The area is drained by two tributaries of the River Tay: the River Tummel (which drains Loch Rannoch) and the River Lyon, which flows through Glen Lyon. Most human settlement and activity has been concentrated along these two rivers; many of the smaller side glens also contain visible signs of previous occupations, for example in the presence of old shielings.
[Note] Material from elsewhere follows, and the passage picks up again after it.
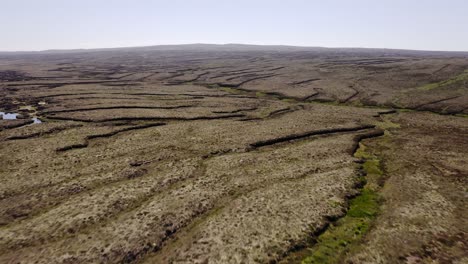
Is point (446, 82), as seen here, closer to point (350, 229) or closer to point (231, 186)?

The area contains fragments of the ancient Caledonian pinewood, along with areas of native birchwood.

==Other conservation designations==
There are a number of other protected areas that overlap to some extent with the national scenic area.
- Ben Lawers has been designated as a National nature reserve since 1964. It is protected due to the presence of many rare and endangered arctic–alpine plant species, and has been owned by the National Trust for Scotland since 1950. Ben Lawers is also a Special Area of Conservation (SAC), again due to the presence of arctic-alpine flora.
- The rivers Lyon and Tummel are both tributaries of the River Tay, and as such form part of the River Tay SAC. The designation notes the river system's importance for salmon, otters, brook lampreys, river lampreys and sea lampreys.
- The Black Wood of Rannoch, a fragment of Caledonian Forest which lies on the southern short of Loch Rannoch, is also designated as an SAC.
- Loch Finnart, which lies to the south Loch Rannoch at a height of 280 m above sea level, is protected as part of the Rannoch Lochs SPA, due to its importance to breeding black-throated divers.